MUMBAI -- Indian logistics startup Delhivery has raised $413 million from a group of investors led by SoftBank Group's Vision Fund as it moves to expand its e-commerce services.
Existing investors Carlyle Group of the U.S. and Fosun International of China also took part in the latest funding round, which valued the company at more than $1.5 billion -- making it a so-called unicorn, or a privately held company valued at more than $1 billion. A breakdown of the investments has not been disclosed.
Founded in 2011, Delhivery serves more than 1,800 cities across India and over 10,000 customers, including 500 big companies. The company has expanded by opening a slew of logistics centers in a country with an underdeveloped distribution network. E-commerce orders have been flooding into its automated delivery centers.
"We will be scaling up our newer warehousing and freight services through large investments in infrastructure and technology and global partnerships," said CEO and co-founder Sahil Barua. The company plans to expand its delivery area by more than 30%.

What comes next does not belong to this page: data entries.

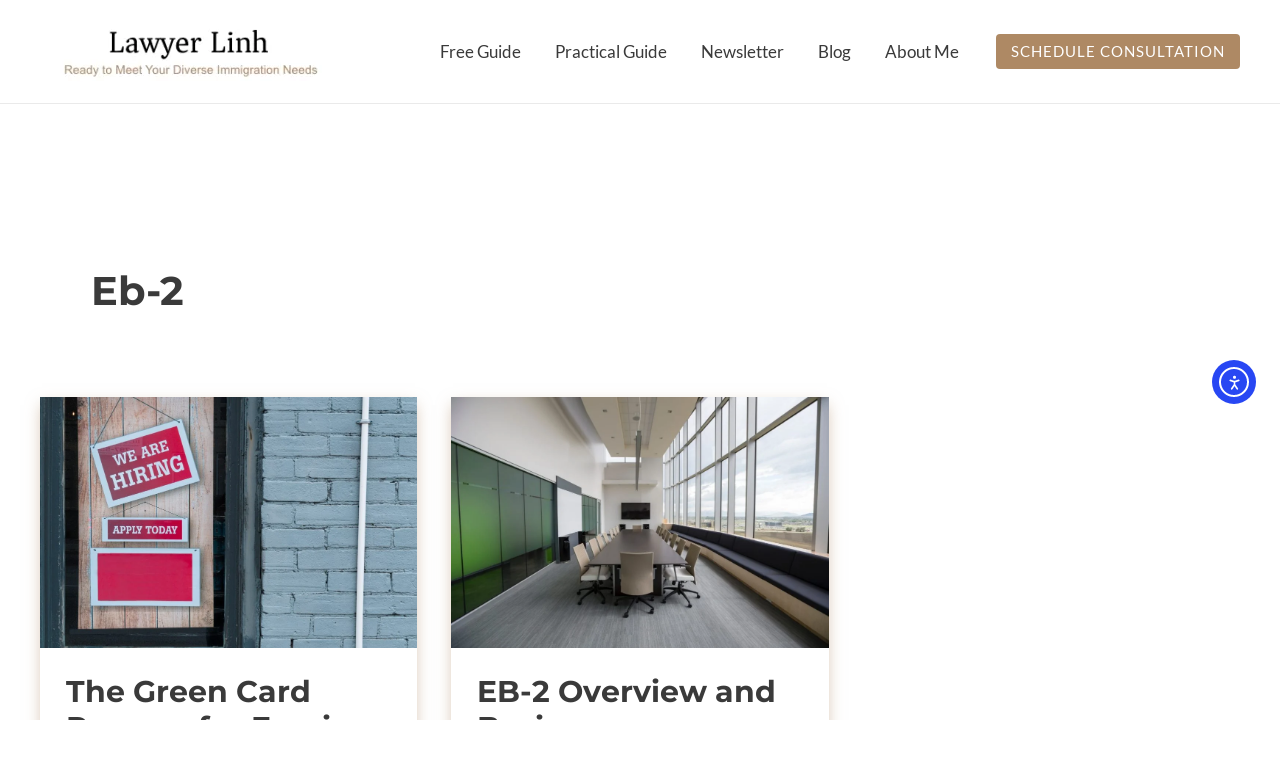

--- FILE ---
content_type: text/css
request_url: https://lawyerlinh.com/wp-content/themes/groresults-child/style.css?ver=1.0
body_size: 17
content:
/**
Theme Name: GRO Child Theme
Author: GRO Results
Author URI: https://groresults.com
Description: Developed by GRO Results
Version: 1.0
License: GNU General Public License v2 or later
License URI: http://www.gnu.org/licenses/gpl-2.0.html
Text Domain: gro-child-theme
Template: astra
*/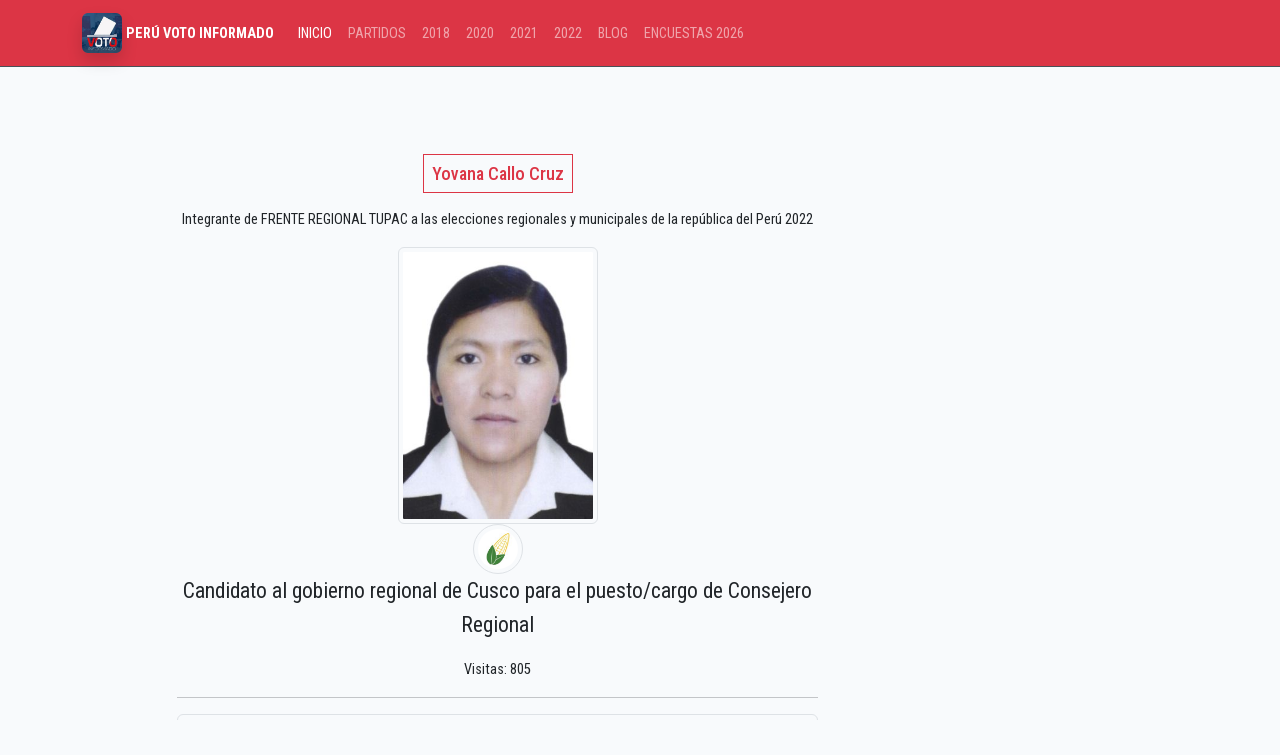

--- FILE ---
content_type: text/html; charset=utf-8
request_url: https://www.google.com/recaptcha/api2/aframe
body_size: 268
content:
<!DOCTYPE HTML><html><head><meta http-equiv="content-type" content="text/html; charset=UTF-8"></head><body><script nonce="0QeRY8rNLHiE63ovHQYR1w">/** Anti-fraud and anti-abuse applications only. See google.com/recaptcha */ try{var clients={'sodar':'https://pagead2.googlesyndication.com/pagead/sodar?'};window.addEventListener("message",function(a){try{if(a.source===window.parent){var b=JSON.parse(a.data);var c=clients[b['id']];if(c){var d=document.createElement('img');d.src=c+b['params']+'&rc='+(localStorage.getItem("rc::a")?sessionStorage.getItem("rc::b"):"");window.document.body.appendChild(d);sessionStorage.setItem("rc::e",parseInt(sessionStorage.getItem("rc::e")||0)+1);localStorage.setItem("rc::h",'1769585841268');}}}catch(b){}});window.parent.postMessage("_grecaptcha_ready", "*");}catch(b){}</script></body></html>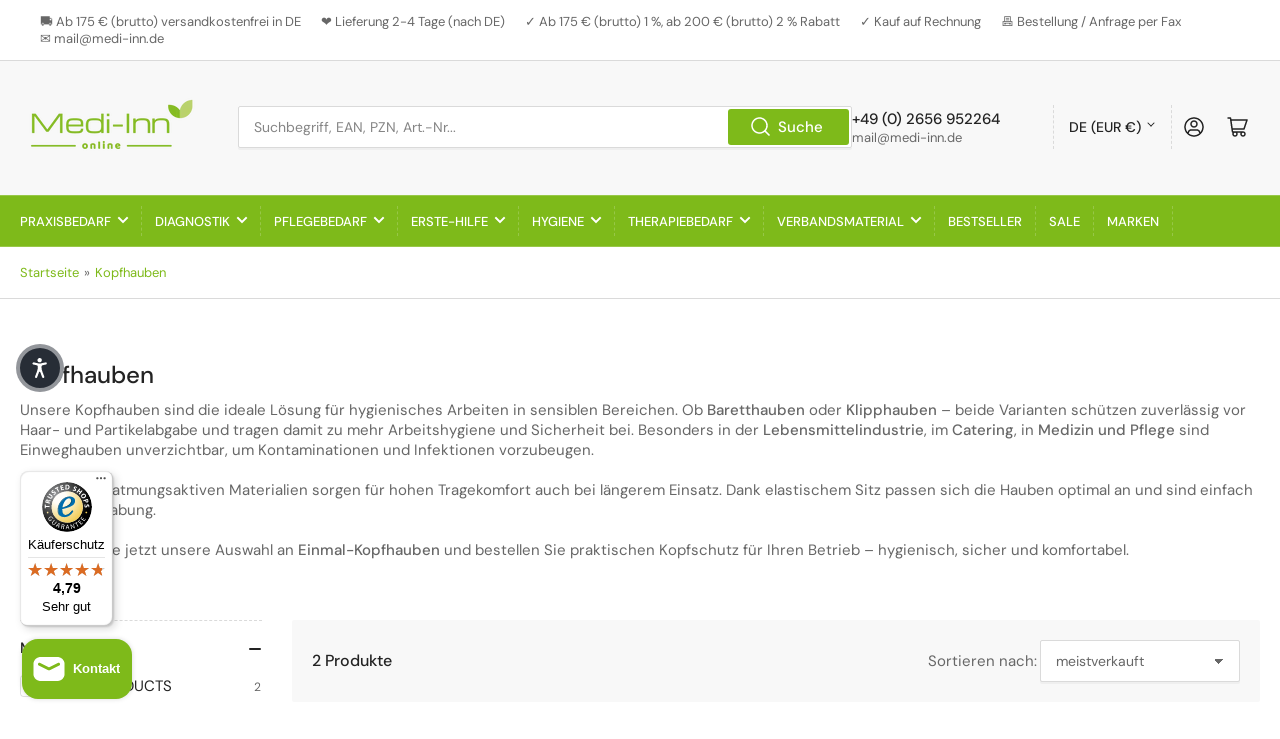

--- FILE ---
content_type: text/css
request_url: https://medi-inn.de/cdn/shop/t/16/assets/custom.css?v=85233364523985258531680807899
body_size: -552
content:
.card-product .card-media img { object-fit: contain; }
.product-media-main .aspect-ratio img { object-fit: contain; }

.predictive-search-item-image-wrap .aspect-ratio{   
    --ratio-percent: 100%!important;
}
.predictive-search-item-image-wrap{
 height:8rem!important;   
}


--- FILE ---
content_type: text/css
request_url: https://medi-inn.de/cdn/shop/t/16/assets/custom1.css?v=106018705839274529071678947582
body_size: -559
content:
.logo-wrap {
    display: flex;
    padding: 64px 0;
    justify-content: center;
    align-items: center;
    flex-flow: row wrap;
}
.logo-wrap img {
    max-width: 120px;
    margin-right: 20px;
}



--- FILE ---
content_type: text/css
request_url: https://medi-inn.de/cdn/shop/t/16/assets/custom3.css?v=115304193446430793731680807948
body_size: -827
content:
.message-container{
margin:10px 0;
font-size:12px;
}


--- FILE ---
content_type: text/javascript
request_url: https://widgets.trustedshops.com/js/X3AE5F87A2EB846FA14E9771FB3F8C502.js
body_size: 1420
content:
((e,t)=>{const a={shopInfo:{tsId:"X3AE5F87A2EB846FA14E9771FB3F8C502",name:"medi-inn.de",url:"www.medi-inn.de",language:"de",targetMarket:"DEU",ratingVariant:"WIDGET",eTrustedIds:{accountId:"acc-6776d902-9dff-428f-8948-b967a90abbf9",channelId:"chl-f946d461-00f1-497d-b3af-735fd3d766a5"},buyerProtection:{certificateType:"CLASSIC",certificateState:"PRODUCTION",mainProtectionCurrency:"EUR",classicProtectionAmount:100,maxProtectionDuration:30,plusProtectionAmount:2e4,basicProtectionAmount:100,firstCertified:"2019-02-14 16:22:58"},reviewSystem:{rating:{averageRating:4.79,averageRatingCount:616,overallRatingCount:1963,distribution:{oneStar:10,twoStars:2,threeStars:13,fourStars:56,fiveStars:535}},reviews:[{average:4,buyerStatement:"Erst kurze Erfahrung.",rawChangeDate:"2026-01-22T15:43:29.000Z",changeDate:"22.1.2026",transactionDate:"12.1.2026"},{average:5,buyerStatement:"Super! Danke für den schnellen Versand auch wenn es mit der Absenderadresse nicht so gut dank KI geklappt hat.\nNachbestellung wurde schnell gesendet und Geldrückzahlung auch sehr schnell!",rawChangeDate:"2026-01-20T18:32:44.000Z",changeDate:"20.1.2026",transactionDate:"13.1.2026"},{average:5,buyerStatement:"Gutes Preis-Leistung",rawChangeDate:"2026-01-20T16:04:45.000Z",changeDate:"20.1.2026",transactionDate:"14.1.2026"}]},features:["GUARANTEE_RECOG_CLASSIC_INTEGRATION","SHOP_CONSUMER_MEMBERSHIP","DISABLE_REVIEWREQUEST_SENDING","MARS_EVENTS","MARS_REVIEWS","MARS_QUESTIONNAIRE","MARS_PUBLIC_QUESTIONNAIRE","PRODUCT_REVIEWS"],consentManagementType:"OFF",urls:{profileUrl:"https://www.trustedshops.de/bewertung/info_X3AE5F87A2EB846FA14E9771FB3F8C502.html",profileUrlLegalSection:"https://www.trustedshops.de/bewertung/info_X3AE5F87A2EB846FA14E9771FB3F8C502.html#legal-info",reviewLegalUrl:"https://help.etrusted.com/hc/de/articles/23970864566162"},contractStartDate:"2019-02-07 00:00:00",shopkeeper:{name:"Medi-Inn Online GmbH",street:"Weilerweg 5",country:"DE",city:"Hirten",zip:"56729"},displayVariant:"full",variant:"full",twoLetterCountryCode:"DE"},"process.env":{STAGE:"prod"},externalConfig:{trustbadgeScriptUrl:"https://widgets.trustedshops.com/assets/trustbadge.js",cdnDomain:"widgets.trustedshops.com"},elementIdSuffix:"-98e3dadd90eb493088abdc5597a70810",buildTimestamp:"2026-01-23T05:25:48.775Z",buildStage:"prod"},r=a=>{const{trustbadgeScriptUrl:r}=a.externalConfig;let n=t.querySelector(`script[src="${r}"]`);n&&t.body.removeChild(n),n=t.createElement("script"),n.src=r,n.charset="utf-8",n.setAttribute("data-type","trustbadge-business-logic"),n.onerror=()=>{throw new Error(`The Trustbadge script could not be loaded from ${r}. Have you maybe selected an invalid TSID?`)},n.onload=()=>{e.trustbadge?.load(a)},t.body.appendChild(n)};"complete"===t.readyState?r(a):e.addEventListener("load",(()=>{r(a)}))})(window,document);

SoftBank's Vision Fund has previously focused on information technology companies, but the latest investment marks a broadening of scope. The fund recently opened an office in Mumbai as part of plans to ramp up investment in Indian startups. The fund's other Indian investments include budget hotel operator Oyo Hotels and the Paytm electronic payment service, which is backed by China's Alibaba Group Holding. The fund also invested in e-commerce company Flipkart but sold its stake to U.S. retailer Walmart.
The Indian online shopping market has nearly tripled from 2015 to around $34.2 billion in 2018, according to U.K.-based Euromonitor International. It is expected to reach more than $85 billion in 2023.